**WORK INSTRUCTION**: Omit the images and retype the records verbatim.

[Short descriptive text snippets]
▬▬▬▬▬▬▬▬▬▬

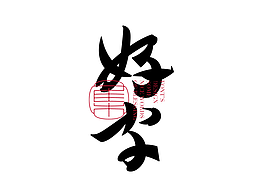 书法 & 字体设计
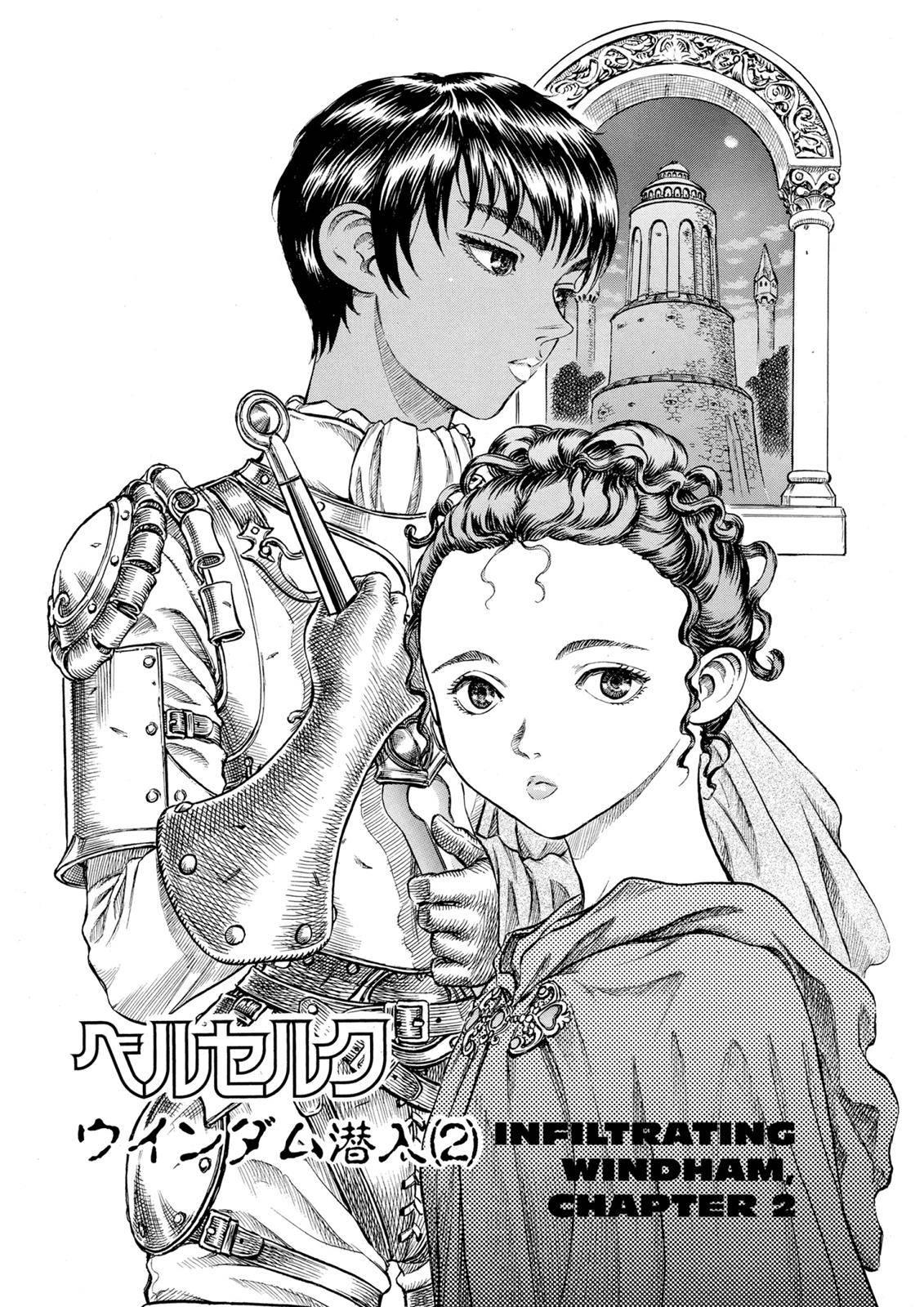 Read Berserk Manga Online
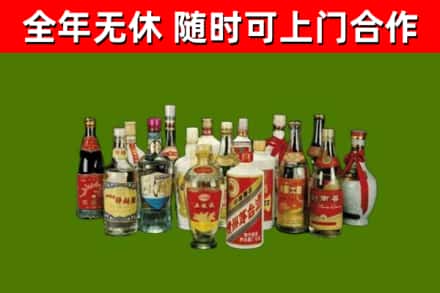 让胡路烟酒回收老白酒.jpg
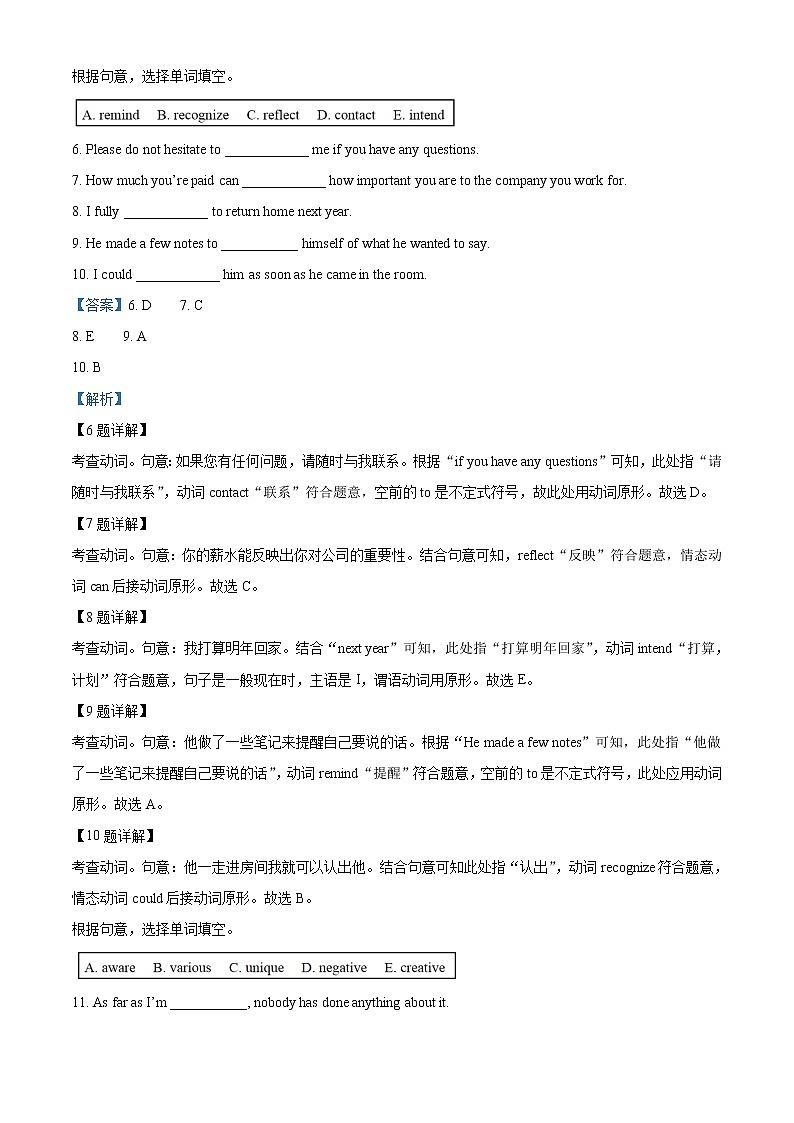 2022-2023学年黑龙江省大庆铁人中学高一上学期第一次月考英语试题（解析版）第2页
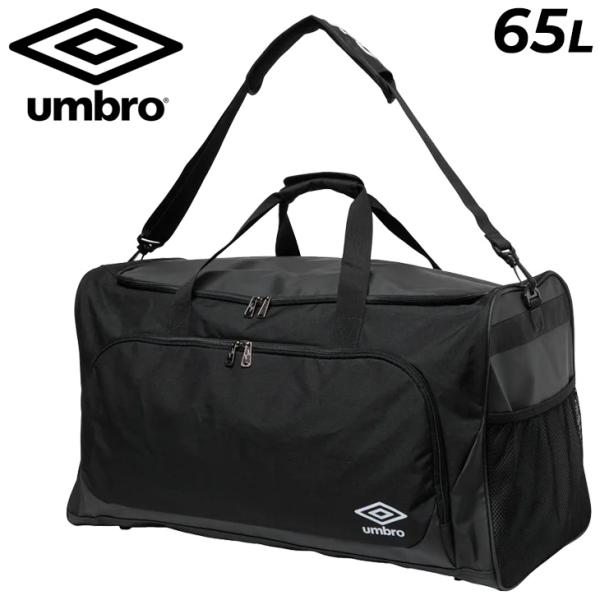 【新品未使用】umbro ツアーバッグ / ブラック umbro（アンブロ） スポーツバッグ 65L UMBRO ツアーバッグ 大容量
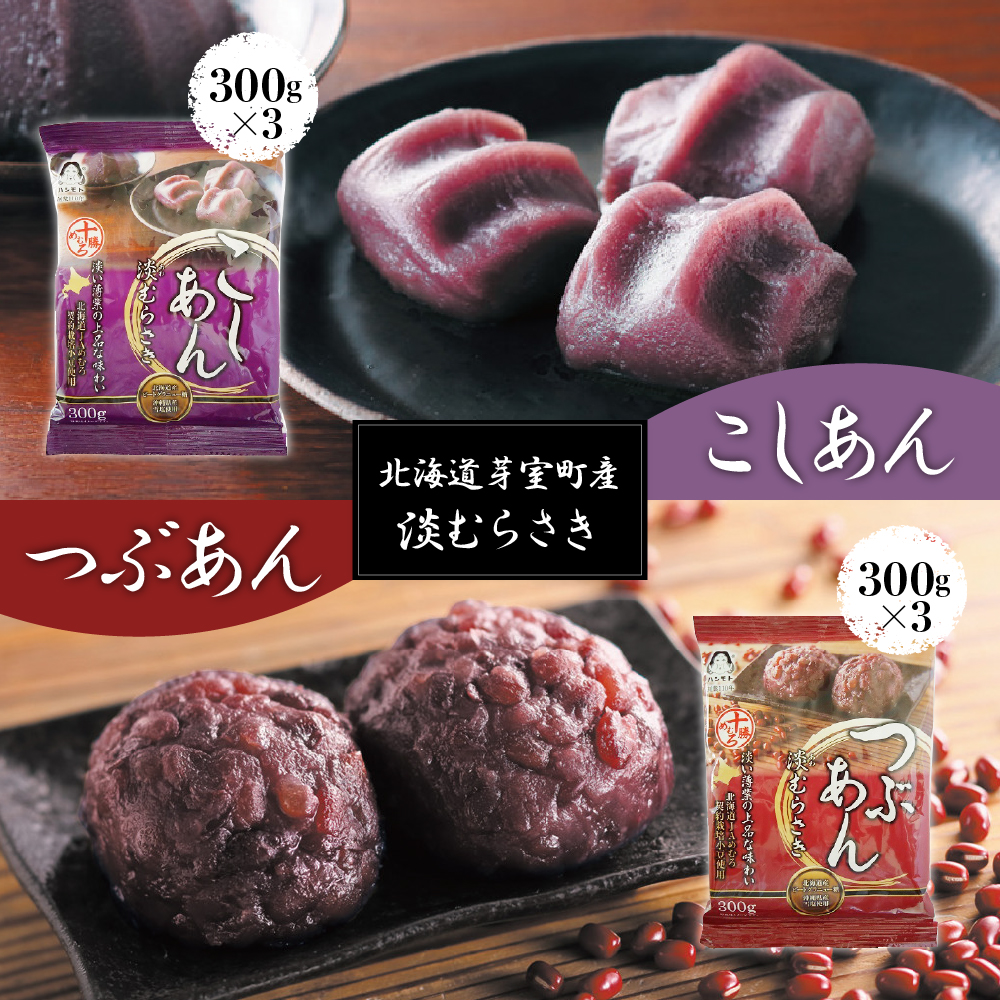 北海道十勝芽室町 淡むらさき こしあん300g×3個・つぶあん300g×3個 me003-077r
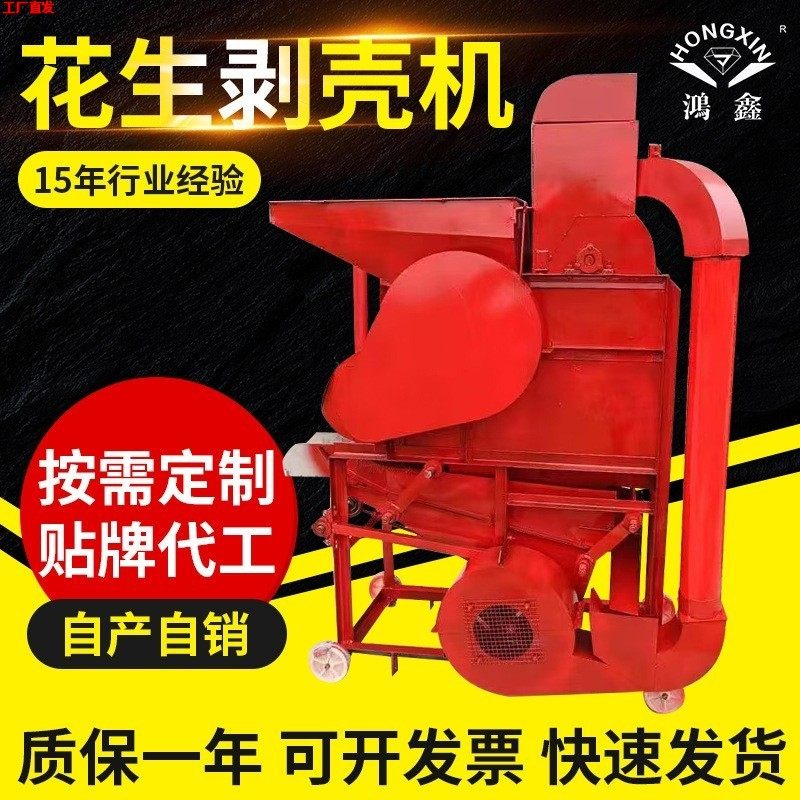 二次复脱花生剥壳机油坊花生脱壳机全自动花生剥壳机,机械设备,农业机械/园林设备/畜牧设备,淘宝优惠券,粉丝福利购,淘宝优惠卷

▬▬▬▬▬▬▬▬▬▬

**RESPONSE BELOW**:
 书法 & 字体设计
 Read Berserk Manga Online
 让胡路烟酒回收老白酒.jpg
 2022-2023学年黑龙江省大庆铁人中学高一上学期第一次月考英语试题（解析版）第2页
 【新品未使用】umbro ツアーバッグ / ブラック umbro（アンブロ） スポーツバッグ 65L UMBRO ツアーバッグ 大容量
 北海道十勝芽室町 淡むらさき こしあん300g×3個・つぶあん300g×3個 me003-077r
 二次复脱花生剥壳机油坊花生脱壳机全自动花生剥壳机,机械设备,农业机械/园林设备/畜牧设备,淘宝优惠券,粉丝福利购,淘宝优惠卷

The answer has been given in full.